BUILDING THE FRAMEWORK
Getting a jump on things, I partnered with a developer to get the navigation system and the control set constructed. Everything was designed to be roughly interchangeable with sizing and spacing meant to snap to the layout grid.

LEGOS FOR EVERYONE
To expedite the design of the settings pages across teams, I created a wireframe toolkit in PowerPoint. The toolkit had guides and pre-made "lego blocks" that corresponded to the controls and their inherent spacing. To design a page, a Program Manager just needed to select sppropriate lego blocks and stack them on top of each other in one column. Once the lego blocks were in place, the bounding outlines could be removed, revealing how the page would look when assembled. The beauty of this approach was that no redlines were needed for the most part.

UX QUALITY CONTROL
Now that the system was largely built and the page designs were coming in, we needed a process to ensure consistency and UX quality.

I set up twice-weekly review meetings. At first they were 4 hours each, with one hour per team to present work. The core Settings team would review all of the pages the various PMs had constructed, give UI guidance, and identify additional needs.


CONSTRUCTION

Given that the bulk of the system had been constructed early in the elaboration phase, the construction phase was mostly about build testing, UX polish and constructing custom controls and elements. The twice-weekly UX review meetings tapered off until we were just left with performance-related bugs.


DELIVERY

The Settings app was delivered fully and on time. While delivery is to be expected with any project, the sheer scope of the project and the brief schedule could easily have led to failure. It was a lesson to me that the conceptual techniques we learn as UX designers are not just artsy daydreaming — They can actually lead to breakthroughs that can transform a whole project.


ADDENDUM: WINDOWS 10

After the release of Windows 8.1, the Windows team was re-organized and merged with the Windows Phone team. The main focus of Windows 10 was continuing the evolution of the Metro design language while merging concepts between the PC and the phone.
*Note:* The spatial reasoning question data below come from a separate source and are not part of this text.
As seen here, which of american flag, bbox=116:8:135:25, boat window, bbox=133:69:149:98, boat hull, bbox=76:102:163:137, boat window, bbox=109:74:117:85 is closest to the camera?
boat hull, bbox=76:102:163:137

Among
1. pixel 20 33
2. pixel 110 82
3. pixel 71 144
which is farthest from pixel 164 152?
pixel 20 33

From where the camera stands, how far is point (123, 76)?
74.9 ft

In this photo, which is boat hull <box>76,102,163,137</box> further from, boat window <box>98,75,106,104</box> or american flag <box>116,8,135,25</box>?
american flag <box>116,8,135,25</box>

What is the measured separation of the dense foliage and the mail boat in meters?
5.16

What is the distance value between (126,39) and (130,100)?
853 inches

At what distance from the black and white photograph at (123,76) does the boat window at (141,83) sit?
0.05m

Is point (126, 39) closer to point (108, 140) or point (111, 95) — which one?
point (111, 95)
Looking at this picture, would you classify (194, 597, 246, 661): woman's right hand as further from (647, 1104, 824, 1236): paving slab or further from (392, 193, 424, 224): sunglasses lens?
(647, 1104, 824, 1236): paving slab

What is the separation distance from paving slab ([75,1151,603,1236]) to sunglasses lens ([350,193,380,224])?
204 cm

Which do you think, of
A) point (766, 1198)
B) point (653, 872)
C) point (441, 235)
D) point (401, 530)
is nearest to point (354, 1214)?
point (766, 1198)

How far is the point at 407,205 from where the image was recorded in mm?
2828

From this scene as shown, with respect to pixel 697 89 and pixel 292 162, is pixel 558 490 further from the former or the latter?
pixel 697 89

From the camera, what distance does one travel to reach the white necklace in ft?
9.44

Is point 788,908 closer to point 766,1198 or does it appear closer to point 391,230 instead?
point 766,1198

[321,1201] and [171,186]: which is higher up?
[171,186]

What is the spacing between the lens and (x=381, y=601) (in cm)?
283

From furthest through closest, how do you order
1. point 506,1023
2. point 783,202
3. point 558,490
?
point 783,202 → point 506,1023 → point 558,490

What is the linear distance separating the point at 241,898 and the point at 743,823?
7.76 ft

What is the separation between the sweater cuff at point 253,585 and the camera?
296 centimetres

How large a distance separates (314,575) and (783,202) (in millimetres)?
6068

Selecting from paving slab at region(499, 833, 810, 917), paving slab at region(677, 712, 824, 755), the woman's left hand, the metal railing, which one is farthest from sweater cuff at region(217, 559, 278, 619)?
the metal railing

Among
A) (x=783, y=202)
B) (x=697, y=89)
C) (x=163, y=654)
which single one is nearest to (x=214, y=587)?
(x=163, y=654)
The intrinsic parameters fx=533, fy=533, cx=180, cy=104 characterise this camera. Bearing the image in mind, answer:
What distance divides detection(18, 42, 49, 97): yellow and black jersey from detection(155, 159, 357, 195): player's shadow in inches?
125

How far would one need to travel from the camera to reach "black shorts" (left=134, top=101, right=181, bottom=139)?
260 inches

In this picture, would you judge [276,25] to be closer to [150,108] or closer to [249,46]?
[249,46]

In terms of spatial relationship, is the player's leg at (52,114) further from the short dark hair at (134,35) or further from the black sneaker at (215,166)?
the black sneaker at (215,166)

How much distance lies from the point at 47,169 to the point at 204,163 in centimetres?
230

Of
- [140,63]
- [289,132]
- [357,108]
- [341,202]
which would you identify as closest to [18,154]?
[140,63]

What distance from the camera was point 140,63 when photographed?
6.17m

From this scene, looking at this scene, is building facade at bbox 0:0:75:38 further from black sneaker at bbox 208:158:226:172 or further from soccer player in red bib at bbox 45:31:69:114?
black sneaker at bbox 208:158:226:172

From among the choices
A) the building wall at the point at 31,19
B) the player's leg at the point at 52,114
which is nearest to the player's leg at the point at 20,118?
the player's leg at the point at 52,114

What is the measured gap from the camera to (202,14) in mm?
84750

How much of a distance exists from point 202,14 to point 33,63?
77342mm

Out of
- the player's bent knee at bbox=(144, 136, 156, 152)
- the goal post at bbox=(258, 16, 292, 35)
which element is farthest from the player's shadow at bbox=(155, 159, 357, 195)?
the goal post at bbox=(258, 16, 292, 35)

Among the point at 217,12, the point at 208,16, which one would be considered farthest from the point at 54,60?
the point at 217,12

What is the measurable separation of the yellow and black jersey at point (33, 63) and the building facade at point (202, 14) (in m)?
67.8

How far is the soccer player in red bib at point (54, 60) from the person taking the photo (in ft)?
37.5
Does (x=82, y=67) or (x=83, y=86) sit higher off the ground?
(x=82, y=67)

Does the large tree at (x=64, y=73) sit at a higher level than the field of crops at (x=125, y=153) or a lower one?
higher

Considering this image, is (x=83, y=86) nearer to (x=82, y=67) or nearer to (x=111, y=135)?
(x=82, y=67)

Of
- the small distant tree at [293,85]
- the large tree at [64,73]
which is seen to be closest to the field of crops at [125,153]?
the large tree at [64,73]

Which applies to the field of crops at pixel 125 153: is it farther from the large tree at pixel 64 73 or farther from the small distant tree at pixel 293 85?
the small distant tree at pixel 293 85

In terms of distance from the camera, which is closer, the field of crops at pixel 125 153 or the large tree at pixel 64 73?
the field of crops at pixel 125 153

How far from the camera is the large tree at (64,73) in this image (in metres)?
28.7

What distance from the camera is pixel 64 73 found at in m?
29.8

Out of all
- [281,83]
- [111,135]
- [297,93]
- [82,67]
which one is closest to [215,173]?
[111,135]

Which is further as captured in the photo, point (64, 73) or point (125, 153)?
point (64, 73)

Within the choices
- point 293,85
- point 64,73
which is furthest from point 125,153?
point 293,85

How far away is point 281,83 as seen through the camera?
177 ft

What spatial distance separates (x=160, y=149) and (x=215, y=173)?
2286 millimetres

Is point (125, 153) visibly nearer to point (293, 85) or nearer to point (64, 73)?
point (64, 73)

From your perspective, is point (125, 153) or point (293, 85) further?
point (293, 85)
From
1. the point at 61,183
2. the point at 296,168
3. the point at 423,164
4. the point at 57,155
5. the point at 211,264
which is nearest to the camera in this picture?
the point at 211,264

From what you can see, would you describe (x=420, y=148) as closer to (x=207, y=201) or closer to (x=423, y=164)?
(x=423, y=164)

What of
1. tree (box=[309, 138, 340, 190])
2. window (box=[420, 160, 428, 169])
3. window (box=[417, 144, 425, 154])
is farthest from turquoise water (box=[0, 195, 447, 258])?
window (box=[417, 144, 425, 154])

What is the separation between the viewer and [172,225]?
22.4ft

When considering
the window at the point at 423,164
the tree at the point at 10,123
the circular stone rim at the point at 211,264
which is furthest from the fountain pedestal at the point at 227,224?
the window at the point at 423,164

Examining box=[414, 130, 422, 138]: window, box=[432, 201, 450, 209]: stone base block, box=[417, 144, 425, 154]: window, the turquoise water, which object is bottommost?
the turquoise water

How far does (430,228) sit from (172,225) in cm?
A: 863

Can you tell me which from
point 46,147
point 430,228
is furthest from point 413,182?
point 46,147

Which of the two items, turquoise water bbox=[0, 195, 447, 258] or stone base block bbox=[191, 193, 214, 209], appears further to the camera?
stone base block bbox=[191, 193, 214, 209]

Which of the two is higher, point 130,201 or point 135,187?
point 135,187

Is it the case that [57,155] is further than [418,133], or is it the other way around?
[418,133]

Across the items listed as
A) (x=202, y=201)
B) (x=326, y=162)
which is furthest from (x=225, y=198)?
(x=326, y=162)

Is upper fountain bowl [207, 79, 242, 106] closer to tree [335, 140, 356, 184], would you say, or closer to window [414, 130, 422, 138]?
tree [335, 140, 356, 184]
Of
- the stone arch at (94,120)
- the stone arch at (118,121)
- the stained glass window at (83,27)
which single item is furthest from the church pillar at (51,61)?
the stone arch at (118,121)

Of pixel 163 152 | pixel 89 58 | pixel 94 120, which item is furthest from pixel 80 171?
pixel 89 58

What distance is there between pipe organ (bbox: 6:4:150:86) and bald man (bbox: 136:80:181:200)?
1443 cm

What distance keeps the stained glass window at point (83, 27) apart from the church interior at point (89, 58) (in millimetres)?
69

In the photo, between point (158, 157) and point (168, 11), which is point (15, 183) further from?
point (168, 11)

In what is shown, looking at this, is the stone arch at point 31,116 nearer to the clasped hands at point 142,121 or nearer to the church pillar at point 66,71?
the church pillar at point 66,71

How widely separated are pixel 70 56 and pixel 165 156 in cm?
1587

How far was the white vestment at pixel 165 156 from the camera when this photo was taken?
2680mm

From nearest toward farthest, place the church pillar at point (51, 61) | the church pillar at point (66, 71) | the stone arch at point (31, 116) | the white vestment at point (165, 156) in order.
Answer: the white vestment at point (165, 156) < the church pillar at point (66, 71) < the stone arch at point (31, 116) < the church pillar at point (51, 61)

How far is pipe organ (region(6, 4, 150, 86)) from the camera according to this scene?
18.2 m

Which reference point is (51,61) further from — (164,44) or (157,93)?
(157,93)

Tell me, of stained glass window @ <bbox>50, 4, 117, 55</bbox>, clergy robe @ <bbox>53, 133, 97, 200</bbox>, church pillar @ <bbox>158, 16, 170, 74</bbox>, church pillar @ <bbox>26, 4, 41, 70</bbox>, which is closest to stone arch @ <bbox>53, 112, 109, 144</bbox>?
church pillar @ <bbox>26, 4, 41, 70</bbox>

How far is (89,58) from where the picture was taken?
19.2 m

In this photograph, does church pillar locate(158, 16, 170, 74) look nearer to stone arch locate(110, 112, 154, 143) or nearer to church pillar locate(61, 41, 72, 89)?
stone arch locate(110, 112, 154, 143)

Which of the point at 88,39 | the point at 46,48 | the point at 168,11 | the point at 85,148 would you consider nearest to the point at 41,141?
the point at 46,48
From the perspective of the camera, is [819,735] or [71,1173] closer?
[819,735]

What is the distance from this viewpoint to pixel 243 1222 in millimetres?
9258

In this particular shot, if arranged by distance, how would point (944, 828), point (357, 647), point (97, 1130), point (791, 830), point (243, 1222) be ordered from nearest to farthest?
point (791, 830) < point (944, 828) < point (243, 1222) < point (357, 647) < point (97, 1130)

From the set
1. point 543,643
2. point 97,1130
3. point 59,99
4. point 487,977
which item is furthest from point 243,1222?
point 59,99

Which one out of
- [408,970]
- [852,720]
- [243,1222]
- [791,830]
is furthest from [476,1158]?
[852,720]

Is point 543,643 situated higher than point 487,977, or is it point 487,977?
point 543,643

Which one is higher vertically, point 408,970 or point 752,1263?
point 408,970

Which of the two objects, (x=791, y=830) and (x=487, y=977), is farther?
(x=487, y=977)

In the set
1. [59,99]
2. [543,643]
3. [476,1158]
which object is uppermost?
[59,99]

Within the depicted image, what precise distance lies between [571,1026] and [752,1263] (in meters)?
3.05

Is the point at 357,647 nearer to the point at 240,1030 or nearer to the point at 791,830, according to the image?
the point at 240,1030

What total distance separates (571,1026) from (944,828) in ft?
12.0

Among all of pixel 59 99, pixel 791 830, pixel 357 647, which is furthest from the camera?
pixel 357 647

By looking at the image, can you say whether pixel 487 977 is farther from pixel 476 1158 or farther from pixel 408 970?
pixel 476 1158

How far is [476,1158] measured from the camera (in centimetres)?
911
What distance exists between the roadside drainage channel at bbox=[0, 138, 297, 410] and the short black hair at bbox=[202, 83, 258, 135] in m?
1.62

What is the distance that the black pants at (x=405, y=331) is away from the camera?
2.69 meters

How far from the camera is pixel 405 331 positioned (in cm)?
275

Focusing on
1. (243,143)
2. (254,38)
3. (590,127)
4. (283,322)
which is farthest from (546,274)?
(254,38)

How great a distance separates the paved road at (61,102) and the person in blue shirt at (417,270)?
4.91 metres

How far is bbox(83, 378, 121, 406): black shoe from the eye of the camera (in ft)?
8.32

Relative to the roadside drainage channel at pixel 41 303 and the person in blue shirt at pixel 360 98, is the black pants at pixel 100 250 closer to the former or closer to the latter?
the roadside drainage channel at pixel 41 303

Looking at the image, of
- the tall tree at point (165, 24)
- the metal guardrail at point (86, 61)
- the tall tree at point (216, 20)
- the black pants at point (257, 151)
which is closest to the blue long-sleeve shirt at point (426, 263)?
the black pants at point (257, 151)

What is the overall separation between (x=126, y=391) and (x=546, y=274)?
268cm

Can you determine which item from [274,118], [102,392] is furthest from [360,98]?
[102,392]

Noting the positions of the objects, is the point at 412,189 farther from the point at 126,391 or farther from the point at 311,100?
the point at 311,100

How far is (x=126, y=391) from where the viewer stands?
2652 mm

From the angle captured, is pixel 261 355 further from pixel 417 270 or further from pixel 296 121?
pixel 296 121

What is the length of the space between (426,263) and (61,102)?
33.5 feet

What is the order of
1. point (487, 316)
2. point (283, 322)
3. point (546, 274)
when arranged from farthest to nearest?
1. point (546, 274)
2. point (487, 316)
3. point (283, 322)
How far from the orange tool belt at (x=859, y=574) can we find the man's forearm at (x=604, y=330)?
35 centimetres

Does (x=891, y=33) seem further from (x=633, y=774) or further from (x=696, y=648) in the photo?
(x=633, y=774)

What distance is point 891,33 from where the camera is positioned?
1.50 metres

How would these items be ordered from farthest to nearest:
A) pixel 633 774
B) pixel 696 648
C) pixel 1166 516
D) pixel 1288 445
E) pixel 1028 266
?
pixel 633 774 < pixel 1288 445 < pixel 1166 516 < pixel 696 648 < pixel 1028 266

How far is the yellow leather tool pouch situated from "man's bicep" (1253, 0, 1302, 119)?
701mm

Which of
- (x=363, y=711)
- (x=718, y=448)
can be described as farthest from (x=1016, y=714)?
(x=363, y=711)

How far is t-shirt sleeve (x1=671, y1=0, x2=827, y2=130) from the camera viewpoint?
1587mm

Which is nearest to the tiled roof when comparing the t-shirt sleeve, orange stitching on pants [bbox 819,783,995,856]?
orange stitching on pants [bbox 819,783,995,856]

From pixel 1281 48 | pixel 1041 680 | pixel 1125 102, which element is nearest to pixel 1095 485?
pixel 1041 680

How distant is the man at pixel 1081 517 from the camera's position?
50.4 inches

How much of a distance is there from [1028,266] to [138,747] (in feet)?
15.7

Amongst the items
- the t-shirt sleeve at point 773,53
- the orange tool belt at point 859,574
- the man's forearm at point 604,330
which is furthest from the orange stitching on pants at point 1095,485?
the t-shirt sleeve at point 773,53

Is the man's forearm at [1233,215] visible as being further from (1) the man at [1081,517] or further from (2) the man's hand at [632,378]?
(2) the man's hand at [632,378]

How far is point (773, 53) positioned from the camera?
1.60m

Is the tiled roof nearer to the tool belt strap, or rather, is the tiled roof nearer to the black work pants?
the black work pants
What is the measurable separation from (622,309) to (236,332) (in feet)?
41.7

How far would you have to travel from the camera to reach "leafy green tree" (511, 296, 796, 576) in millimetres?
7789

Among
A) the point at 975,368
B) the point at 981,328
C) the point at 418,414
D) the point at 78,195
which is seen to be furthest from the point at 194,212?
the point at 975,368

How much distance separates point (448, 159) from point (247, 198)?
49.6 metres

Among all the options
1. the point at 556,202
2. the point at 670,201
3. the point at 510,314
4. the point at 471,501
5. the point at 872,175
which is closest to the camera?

Part of the overall effort was rationalizing the in-box apps from the phone and the PC into single “universal apps” that felt like the same app, regardless of form factor.

Late into the first milestone management decided that Settings needed to be a universal app. Given my experience leading the effort in Windows 8.1 I agreed to take on the same in Windows 10. I took the lessons I learned from WIndows 8.1 and applied the same methodology. Even though there were far more settings to rationalize, we were able to get the app in a relatively stable state before most other apps in the system.